Según su costumbre, había aparecido como un demonio que surgiera de las tinieblas. Nadie le oía acercarse.
—Majestad, apresurar mi mano podría estropear la obra.
—Necesito enseguida esos grifos, mi joven amigo. Y sobre todo, que inspiren miedo y que su mirada sea terrorífica.
Pese a las repetidas demandas de Jannas, Apofis no lanzaría ofensiva alguna mientras los dos grifos no estuvieran en condiciones de defender el trono. El almirante se mostraba muy impaciente mientras afirmaba que no había que dar tiempo a Ahotep para reconstruir sus fuerzas, pero su visión era demasiado roma. El emperador, en cambio, sabía que los daños sufridos por los tebanos tardarían varios años en ser reparados. En cuanto los ojos de los grifos lanzaran brillos destructores, en cuanto su poder estuviera fuera del alcance de cualquier conspirador y terminara la depuración, Apofis resolvería definitivamente el caso de la reina y de los resistentes.
Minos no se atrevía a volverse.
—¿Me has comprendido bien, joven amigo?
—¡Sí, sí, majestad!
Apofis se fue por el pasillo que llevaba a la sala del consejo.
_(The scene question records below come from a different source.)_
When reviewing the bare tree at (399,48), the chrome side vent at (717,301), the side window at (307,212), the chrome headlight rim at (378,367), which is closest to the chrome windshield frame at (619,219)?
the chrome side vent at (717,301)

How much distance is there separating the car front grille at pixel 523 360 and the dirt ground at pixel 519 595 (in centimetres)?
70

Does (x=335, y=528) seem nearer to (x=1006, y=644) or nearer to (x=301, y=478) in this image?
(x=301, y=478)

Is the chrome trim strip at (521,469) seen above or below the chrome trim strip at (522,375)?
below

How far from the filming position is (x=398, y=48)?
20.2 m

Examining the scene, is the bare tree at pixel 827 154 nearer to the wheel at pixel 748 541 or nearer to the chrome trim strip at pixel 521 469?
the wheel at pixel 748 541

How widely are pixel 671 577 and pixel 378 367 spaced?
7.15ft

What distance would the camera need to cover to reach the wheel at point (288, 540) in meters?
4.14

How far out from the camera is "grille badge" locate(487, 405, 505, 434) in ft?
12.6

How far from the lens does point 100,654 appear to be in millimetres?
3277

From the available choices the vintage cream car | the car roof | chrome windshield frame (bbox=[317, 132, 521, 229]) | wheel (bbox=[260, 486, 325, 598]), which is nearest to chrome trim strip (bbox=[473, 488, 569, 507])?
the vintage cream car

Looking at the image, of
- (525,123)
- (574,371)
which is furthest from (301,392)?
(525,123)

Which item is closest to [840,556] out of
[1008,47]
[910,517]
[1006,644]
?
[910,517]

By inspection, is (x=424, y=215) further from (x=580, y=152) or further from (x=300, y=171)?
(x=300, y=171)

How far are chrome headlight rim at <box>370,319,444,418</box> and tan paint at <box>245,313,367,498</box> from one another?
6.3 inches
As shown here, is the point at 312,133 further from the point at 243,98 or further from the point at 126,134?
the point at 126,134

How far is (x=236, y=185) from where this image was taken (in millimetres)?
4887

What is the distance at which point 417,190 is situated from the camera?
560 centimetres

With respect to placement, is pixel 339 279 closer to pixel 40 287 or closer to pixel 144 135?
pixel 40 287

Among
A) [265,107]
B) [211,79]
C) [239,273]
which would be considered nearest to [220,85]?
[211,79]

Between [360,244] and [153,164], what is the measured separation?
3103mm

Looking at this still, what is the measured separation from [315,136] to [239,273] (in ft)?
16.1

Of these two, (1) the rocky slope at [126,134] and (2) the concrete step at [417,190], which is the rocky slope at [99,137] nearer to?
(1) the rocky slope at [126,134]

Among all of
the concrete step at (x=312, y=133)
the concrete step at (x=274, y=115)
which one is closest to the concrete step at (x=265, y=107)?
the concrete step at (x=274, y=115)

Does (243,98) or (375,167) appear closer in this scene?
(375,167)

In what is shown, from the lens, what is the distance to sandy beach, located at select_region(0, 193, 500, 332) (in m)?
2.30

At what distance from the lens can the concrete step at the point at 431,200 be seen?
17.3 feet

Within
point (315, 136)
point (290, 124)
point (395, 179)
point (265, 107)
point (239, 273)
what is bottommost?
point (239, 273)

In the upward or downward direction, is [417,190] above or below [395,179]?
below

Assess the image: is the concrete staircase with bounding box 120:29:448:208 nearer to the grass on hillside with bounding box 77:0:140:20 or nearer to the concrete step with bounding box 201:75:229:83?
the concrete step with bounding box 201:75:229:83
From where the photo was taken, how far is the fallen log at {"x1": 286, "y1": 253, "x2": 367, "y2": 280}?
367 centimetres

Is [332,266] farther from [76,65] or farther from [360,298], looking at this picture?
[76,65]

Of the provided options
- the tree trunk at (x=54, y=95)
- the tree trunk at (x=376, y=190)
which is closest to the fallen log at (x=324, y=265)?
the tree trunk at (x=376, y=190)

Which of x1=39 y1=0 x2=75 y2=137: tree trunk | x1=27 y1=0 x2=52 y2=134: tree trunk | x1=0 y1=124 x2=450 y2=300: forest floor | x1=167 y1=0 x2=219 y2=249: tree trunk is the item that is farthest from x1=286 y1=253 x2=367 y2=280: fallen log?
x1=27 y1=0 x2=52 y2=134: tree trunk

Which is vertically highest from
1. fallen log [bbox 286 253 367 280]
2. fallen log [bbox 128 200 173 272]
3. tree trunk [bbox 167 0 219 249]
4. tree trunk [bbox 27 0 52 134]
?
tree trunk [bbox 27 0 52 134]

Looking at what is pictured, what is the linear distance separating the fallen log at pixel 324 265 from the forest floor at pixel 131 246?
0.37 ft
En el umbral se encontró con un Khamudi excitado.
—¡Un mensaje, señor! ¡Un mensaje de vuestro informador! El espía hicso no se había manifestado desde hacía mucho tiempo, sin duda porque había tenido las mayores dificultades para transmitir ese pedazo de papiro escrito en lenguaje codificado, del que solo el emperador poseía la clave.
Al leer el texto, el rostro de Apofis expresó un odio tal que el propio Khamudi quedó impresionado.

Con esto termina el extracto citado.